Type: | Package |
Title: | Improper Bagging Survival Tree |
Version: | 1.2 |
Date: | 2023-01-12 |
Author: | Cyprien Mbogning and Philippe Broet |
Maintainer: | Cyprien Mbogning <cyprien.mbogning@gmail.com> |
Description: | Fit a full or subsampling bagging survival tree on a mixture of population (susceptible and nonsusceptible) using either a pseudo R2 criterion or an adjusted Logrank criterion. The predictor is evaluated using the Out Of Bag Integrated Brier Score (IBS) and several scores of importance are computed for variable selection. The thresholds values for variable selection are computed using a nonparametric permutation test. See 'Cyprien Mbogning' and 'Philippe Broet' (2016)<doi:10.1186/s12859-016-1090-x> for an overview about the methods implemented in this package. |
License: | GPL-2 | GPL-3 [expanded from: GPL (≥ 2)] |
LazyLoad: | yes |
Depends: | survival , rpart , parallel |
Imports: | Rcpp (≥ 1.0.8) |
LinkingTo: | Rcpp |
NeedsCompilation: | yes |
Packaged: | 2023-01-12 14:54:03 UTC; cypry |
Repository: | CRAN |
Date/Publication: | 2023-01-12 16:20:02 UTC |
improper Bagging Subsample Survival Tree
Description
Fit a bagging survival tree on a mixture of population (susceptible and nonsusceptible)using either a pseudo R2 criterion or an adjusted Logrank criterion.
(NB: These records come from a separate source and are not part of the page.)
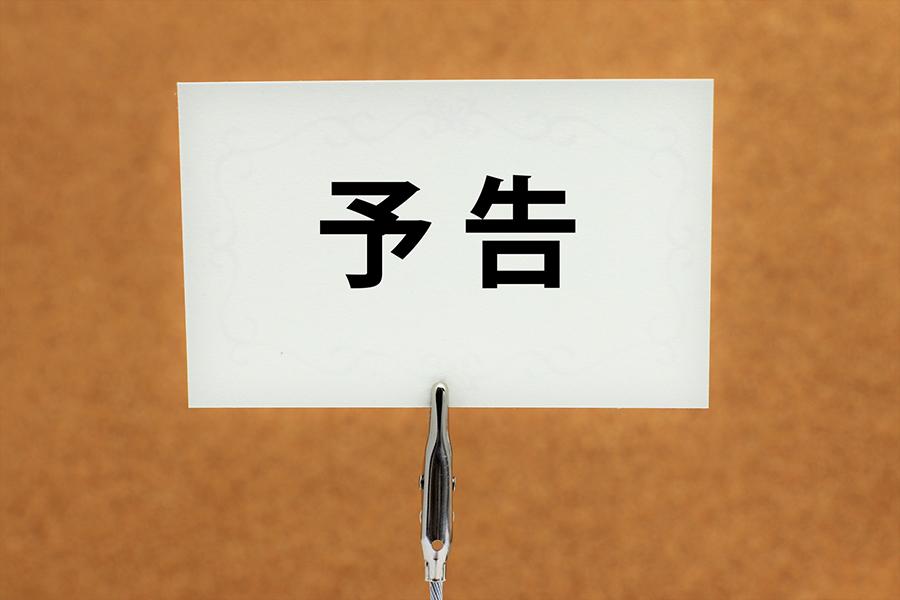 「予告」の文字が書かれているクリップに挟まれた紙の写真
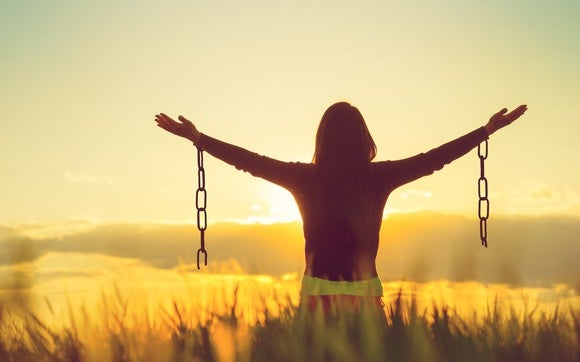 Woman in a field with arms raised, facing the sun, with shackles coming down from her wrists
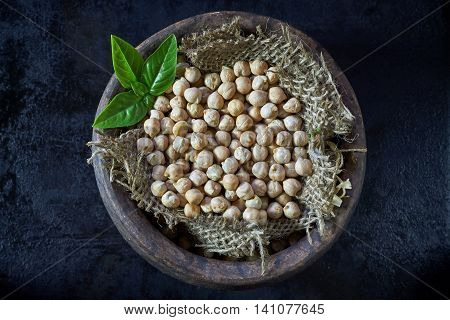 Garbanzo beans (chickpeas) with basil in clay bowl on black rustic background. Top view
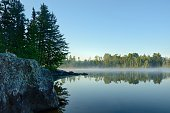 Morning Reflections of a Forest on a Foggy Wilderness Lake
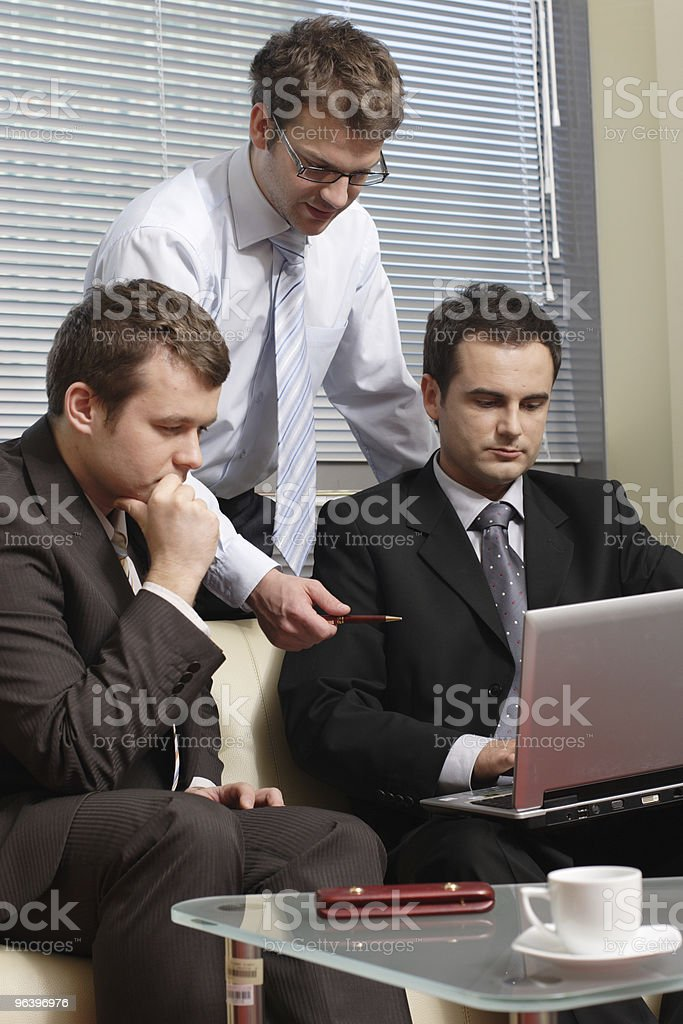 Three business men working together on latop in the office royalty-free stock photo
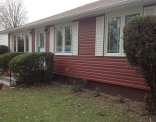 Rustic Red Siding Eaves Fascia and Soffit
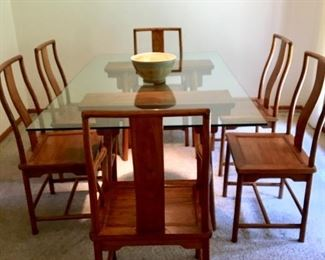 Solid wood/glass Dining table with six chairs. Workmanship is incredible. The wood is either take or a walnut and the grain is beautiful. $1250.00 firm.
The predictor is evaluated using the Out Of Bag Integrated Brier Score (IBS) and several scores of importanceare computed for variable selection. The thresholds values for variable selection are computed using a nonparametric permutation test. See Cyprien Mbogning and Philippe Broet (2016)<doi:10.1186/s12859-016-1090-x> for an overview about the methods implemented in this package.
Details
Package: | iBST |
Type: | Package |
Version: | 1.2 |
Date: | 2023-01-12 |
License: | GPL(>=2.0) |
Author(s)
Cyprien Mbogning and Philippe Broet
Maintainer: Cyprien Mbogning <cyprien.mbogning@gmail.com>
References
Mbogning, C. and Broet, P. (2016). Bagging survival tree procedure for variable selection and prediction in the presence of nonsusceptible patients. BMC bioinformatics, 17(1), 1.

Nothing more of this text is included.